CBO Teórica 2 - Prova de Especialidades da Oftalmologia — Prova 2025

Enunciado

Qual a melhor conduta frente a um paciente, vítima de trauma penetrante ocular direito no passado, com uveíte bilateral em atividade e suspeita de oftalmia simpática?

Alternativas

  1. A) Corticoterapia via oral e tópica.
  2. B) Corticoterapia tópica apenas.
  3. C) Enucleação do olho traumatizado.
  4. D) Evisceração do olho traumatizado.

Pérola Clínica

Oftalmia Simpática = Uveíte bilateral pós-trauma ocular → Corticoterapia sistêmica + tópica agressiva.

Resumo-Chave

A oftalmia simpática é uma uveíte granulomatosa bilateral rara que ocorre após trauma penetrante. O tratamento de escolha é a imunossupressão sistêmica com corticoides para salvar a visão do olho não traumatizado.

Contexto Educacional

A oftalmia simpática é uma das complicações mais temidas do trauma ocular penetrante. Caracteriza-se por uma uveíte difusa, granulomatosa, que afeta tanto o olho traumatizado (excitante) quanto o olho contralateral íntegro (simpatizante). O diagnóstico é clínico, baseado na história de trauma e no exame de lâmpada de fenda que revela precipitados ceráticos 'em gordura de carneiro' e nódulos de Dalen-Fuchs. O manejo agressivo com imunossupressão é vital, pois, sem tratamento, a condição evolui para ptise bulbar e cegueira bilateral. A decisão de enuclear o olho excitante deve ser individualizada, considerando o potencial visual remanescente.

Perguntas Frequentes

O que causa a oftalmia simpática?

É uma reação autoimune mediada por células T contra antígenos oculares (especialmente da úvea) que foram expostos ao sistema linfático após um trauma penetrante ou cirurgia intraocular em um dos olhos, gerando inflamação bilateral.
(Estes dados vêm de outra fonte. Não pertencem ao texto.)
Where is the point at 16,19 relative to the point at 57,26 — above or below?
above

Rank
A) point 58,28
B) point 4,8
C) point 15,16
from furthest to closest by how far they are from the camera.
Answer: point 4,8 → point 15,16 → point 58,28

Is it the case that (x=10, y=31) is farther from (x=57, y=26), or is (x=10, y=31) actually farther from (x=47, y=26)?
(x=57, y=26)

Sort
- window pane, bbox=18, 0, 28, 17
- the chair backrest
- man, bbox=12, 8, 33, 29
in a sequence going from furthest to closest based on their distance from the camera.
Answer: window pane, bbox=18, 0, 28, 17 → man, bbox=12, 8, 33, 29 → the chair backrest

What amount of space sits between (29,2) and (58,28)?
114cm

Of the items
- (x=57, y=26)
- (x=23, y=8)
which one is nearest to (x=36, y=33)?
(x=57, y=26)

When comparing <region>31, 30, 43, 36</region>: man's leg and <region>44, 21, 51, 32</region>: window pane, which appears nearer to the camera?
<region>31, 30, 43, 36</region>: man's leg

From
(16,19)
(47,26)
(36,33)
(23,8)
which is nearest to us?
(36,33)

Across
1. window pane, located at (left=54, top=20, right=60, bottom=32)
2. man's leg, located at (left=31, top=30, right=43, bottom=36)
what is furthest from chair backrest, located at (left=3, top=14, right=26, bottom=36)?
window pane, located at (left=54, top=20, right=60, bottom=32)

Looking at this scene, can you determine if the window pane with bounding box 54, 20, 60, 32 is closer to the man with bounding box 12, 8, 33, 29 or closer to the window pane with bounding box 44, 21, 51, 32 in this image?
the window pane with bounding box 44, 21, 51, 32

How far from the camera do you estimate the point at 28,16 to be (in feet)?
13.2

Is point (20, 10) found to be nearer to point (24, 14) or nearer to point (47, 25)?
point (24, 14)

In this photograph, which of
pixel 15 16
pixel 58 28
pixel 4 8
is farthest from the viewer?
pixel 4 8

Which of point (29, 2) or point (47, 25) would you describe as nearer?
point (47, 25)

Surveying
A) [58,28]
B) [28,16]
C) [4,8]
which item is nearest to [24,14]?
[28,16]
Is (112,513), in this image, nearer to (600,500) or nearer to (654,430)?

Qual o papel da enucleação na oftalmia simpática?

A enucleação preventiva do olho traumatizado (dentro de 10-14 dias após o trauma) pode reduzir o risco de desenvolver a doença. No entanto, uma vez que a uveíte bilateral se instalou, a enucleação não é mais recomendada como tratamento primário.

Como é feito o tratamento medicamentoso?

O tratamento baseia-se em altas doses de corticosteroides sistêmicos (orais ou pulsoterapia) associados a corticoides tópicos e midriáticos. Em casos resistentes, utilizam-se agentes imunossupressores poupadores de corticoide, como azatioprina ou ciclosporina.